Exercise aim: Print exactly, and only, the lines running from the line containing "How far is green" through the end of the records below.

Extracted entries:
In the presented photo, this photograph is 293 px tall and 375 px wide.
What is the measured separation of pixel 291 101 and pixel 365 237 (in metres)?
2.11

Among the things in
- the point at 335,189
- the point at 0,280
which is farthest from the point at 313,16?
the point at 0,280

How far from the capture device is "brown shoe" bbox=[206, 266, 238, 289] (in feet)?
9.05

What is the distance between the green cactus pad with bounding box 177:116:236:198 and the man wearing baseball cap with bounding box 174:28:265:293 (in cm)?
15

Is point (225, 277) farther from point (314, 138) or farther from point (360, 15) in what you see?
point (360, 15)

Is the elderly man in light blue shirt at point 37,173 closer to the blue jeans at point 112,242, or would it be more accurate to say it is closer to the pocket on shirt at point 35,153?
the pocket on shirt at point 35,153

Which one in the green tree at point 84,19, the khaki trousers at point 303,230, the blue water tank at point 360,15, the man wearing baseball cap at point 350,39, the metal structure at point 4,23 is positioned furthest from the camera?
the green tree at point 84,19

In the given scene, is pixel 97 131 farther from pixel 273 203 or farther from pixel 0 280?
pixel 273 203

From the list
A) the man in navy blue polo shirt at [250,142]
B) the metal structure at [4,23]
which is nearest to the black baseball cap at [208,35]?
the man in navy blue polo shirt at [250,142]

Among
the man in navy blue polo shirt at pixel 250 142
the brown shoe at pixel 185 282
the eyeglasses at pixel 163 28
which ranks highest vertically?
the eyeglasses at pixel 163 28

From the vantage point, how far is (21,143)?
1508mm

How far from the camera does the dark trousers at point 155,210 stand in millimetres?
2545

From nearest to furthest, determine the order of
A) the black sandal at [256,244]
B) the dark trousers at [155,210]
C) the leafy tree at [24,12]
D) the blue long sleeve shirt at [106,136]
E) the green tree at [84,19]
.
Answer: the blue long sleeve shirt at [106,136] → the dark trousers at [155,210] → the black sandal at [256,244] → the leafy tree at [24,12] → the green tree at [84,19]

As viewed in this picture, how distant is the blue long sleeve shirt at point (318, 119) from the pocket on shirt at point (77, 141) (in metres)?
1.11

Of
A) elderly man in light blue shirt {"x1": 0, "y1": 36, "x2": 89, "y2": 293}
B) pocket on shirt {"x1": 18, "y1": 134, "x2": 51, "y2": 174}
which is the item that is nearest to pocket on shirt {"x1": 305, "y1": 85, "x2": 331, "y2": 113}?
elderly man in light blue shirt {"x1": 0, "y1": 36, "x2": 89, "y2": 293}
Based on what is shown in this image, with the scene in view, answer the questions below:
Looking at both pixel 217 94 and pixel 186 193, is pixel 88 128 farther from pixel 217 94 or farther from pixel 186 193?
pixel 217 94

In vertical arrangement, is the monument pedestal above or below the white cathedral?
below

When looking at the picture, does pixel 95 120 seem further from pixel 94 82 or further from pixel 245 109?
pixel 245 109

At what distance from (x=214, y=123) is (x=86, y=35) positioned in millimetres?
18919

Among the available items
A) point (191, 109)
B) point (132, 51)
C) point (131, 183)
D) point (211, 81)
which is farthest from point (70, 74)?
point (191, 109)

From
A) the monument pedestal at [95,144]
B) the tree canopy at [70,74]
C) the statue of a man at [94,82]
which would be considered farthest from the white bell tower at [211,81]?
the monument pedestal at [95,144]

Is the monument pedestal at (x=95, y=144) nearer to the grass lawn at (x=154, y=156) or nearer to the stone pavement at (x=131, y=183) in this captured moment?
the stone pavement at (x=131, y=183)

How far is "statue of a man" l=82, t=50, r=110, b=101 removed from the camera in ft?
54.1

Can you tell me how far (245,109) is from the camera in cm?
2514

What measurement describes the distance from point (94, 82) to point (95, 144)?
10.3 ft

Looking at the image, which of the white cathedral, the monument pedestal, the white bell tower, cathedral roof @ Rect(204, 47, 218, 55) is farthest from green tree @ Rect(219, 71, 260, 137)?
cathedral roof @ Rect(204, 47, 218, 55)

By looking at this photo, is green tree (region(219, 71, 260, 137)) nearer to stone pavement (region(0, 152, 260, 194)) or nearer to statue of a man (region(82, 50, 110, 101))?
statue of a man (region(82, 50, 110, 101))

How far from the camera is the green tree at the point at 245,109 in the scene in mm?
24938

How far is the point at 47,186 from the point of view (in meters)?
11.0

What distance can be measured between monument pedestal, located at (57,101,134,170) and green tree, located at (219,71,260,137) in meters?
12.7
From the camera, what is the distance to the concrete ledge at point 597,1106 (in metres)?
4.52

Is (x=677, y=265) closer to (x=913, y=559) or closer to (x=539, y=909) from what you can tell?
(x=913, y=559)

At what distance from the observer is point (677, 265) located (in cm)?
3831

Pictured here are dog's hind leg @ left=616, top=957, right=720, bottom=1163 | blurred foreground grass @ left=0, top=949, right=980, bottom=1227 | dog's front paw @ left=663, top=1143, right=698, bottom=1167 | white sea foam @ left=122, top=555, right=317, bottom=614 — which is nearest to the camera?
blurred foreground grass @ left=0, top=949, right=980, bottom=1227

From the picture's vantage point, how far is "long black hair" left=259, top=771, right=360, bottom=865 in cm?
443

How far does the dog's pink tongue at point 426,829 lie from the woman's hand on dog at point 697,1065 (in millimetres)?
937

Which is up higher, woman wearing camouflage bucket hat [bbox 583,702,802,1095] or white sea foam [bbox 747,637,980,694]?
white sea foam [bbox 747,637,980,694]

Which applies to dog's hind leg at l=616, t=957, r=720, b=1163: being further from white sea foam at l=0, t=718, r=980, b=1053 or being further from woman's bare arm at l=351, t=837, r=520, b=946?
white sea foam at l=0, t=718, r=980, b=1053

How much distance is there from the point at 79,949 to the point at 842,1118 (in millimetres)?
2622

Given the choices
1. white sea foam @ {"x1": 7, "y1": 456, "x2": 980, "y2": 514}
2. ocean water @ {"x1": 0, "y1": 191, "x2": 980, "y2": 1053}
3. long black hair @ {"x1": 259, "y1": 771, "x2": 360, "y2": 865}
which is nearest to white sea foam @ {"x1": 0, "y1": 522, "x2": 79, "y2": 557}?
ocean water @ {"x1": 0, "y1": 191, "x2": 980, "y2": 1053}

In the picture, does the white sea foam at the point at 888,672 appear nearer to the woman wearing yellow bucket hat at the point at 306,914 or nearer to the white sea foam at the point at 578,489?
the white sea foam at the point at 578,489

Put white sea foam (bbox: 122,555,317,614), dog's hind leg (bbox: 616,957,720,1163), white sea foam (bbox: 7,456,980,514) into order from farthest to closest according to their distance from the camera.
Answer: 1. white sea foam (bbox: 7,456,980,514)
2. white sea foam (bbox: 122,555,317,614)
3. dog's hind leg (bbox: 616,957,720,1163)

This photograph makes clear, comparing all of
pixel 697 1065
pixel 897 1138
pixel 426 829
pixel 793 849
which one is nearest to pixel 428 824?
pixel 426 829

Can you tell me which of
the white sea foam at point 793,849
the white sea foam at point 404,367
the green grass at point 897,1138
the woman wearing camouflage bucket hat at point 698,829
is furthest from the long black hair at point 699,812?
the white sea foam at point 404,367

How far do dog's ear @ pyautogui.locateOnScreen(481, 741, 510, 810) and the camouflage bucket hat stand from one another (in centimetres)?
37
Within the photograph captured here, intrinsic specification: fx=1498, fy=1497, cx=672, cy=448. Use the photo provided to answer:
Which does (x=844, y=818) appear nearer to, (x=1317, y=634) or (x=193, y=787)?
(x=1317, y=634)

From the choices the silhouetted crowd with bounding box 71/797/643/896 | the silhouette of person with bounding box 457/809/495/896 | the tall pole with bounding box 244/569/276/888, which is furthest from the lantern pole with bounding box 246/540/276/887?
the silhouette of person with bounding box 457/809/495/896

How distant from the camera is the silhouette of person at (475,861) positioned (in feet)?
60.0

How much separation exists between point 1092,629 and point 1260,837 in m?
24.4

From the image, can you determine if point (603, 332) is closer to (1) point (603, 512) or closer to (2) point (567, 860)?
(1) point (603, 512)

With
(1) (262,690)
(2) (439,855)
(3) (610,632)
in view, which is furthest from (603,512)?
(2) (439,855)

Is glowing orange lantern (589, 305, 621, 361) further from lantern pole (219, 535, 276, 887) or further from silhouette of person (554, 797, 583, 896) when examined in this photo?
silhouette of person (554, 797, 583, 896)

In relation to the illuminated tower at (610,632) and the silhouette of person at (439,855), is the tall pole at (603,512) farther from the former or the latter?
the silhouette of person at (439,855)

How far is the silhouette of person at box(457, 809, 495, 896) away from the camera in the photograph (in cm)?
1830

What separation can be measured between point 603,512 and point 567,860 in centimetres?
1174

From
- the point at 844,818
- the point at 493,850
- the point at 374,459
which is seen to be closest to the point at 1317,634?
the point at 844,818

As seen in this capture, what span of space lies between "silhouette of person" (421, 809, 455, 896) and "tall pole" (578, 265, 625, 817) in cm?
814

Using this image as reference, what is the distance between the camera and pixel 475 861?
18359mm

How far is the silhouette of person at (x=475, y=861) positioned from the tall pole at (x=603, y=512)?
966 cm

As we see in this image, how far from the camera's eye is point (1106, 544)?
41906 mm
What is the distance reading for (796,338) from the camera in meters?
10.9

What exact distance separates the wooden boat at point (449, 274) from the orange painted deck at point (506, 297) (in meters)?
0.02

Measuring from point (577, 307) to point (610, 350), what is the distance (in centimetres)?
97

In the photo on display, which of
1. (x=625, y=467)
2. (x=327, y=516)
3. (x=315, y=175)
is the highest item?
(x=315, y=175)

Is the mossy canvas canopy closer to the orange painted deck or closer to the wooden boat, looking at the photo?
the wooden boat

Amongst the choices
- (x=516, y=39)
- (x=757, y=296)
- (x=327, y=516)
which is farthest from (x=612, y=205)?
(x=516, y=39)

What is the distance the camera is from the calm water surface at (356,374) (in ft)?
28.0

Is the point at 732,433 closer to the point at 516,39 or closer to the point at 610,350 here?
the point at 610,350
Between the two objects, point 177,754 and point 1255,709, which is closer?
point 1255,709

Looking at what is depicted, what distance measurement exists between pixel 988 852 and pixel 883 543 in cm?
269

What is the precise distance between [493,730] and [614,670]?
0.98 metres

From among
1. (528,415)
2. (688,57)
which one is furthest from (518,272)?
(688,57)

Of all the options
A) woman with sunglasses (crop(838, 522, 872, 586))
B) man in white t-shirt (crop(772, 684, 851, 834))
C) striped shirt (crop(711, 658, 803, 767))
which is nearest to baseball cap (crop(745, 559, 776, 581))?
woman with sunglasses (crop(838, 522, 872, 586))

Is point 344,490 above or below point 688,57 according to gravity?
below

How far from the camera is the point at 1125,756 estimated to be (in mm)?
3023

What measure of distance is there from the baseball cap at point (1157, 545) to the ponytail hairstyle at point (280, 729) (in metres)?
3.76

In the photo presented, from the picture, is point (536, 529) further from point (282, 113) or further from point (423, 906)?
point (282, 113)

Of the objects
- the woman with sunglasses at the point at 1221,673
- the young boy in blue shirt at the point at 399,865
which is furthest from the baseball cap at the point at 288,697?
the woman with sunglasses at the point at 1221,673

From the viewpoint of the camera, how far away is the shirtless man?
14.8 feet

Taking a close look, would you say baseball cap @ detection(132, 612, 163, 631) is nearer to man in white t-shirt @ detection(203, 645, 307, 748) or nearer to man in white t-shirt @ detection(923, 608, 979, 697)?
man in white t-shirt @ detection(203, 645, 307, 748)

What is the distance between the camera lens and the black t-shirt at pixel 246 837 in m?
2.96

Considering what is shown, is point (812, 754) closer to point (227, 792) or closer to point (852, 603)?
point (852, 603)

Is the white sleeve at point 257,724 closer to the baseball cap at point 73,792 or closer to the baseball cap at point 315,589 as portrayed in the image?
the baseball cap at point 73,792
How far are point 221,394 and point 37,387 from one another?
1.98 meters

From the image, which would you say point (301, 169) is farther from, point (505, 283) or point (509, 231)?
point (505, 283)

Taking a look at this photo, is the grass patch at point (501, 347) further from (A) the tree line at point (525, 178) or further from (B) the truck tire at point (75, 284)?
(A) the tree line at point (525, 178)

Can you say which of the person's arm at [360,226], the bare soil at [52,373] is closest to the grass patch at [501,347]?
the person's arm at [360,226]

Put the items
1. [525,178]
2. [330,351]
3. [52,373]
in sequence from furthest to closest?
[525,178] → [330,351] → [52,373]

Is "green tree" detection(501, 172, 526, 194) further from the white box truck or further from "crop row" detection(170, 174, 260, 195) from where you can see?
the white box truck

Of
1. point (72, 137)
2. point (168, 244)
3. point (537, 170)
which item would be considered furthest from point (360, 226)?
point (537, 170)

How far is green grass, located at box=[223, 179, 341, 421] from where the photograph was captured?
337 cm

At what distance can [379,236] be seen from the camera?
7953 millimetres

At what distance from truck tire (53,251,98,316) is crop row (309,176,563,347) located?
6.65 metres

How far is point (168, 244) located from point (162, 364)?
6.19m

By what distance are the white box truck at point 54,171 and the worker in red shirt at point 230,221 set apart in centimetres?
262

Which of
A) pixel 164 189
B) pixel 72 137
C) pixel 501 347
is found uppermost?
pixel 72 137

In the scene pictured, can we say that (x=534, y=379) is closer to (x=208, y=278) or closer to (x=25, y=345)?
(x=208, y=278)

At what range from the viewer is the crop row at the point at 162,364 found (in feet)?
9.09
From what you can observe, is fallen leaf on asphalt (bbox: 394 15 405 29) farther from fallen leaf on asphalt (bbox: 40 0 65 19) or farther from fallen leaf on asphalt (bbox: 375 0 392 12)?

Full answer:
How far is green grass, located at box=[223, 179, 341, 421] from where the photograph was captured?
337 cm

At what distance can [379,236] be seen from the camera?
7953 millimetres

At what distance from truck tire (53,251,98,316) is crop row (309,176,563,347) located?
6.65 metres

How far is point (168, 244) located from point (162, 364)?
6.19m

By what distance are the white box truck at point 54,171 and the worker in red shirt at point 230,221 set apart in centimetres?
262

Which of
A) pixel 164 189
B) pixel 72 137
C) pixel 501 347
is found uppermost?
pixel 72 137

In the scene pictured, can we say that (x=534, y=379) is closer to (x=208, y=278) or closer to (x=25, y=345)?
(x=208, y=278)

At what range from the viewer is the crop row at the point at 162,364 found (in feet)?
9.09
From what you can observe, is fallen leaf on asphalt (bbox: 394 15 405 29) farther from fallen leaf on asphalt (bbox: 40 0 65 19) or farther from fallen leaf on asphalt (bbox: 375 0 392 12)?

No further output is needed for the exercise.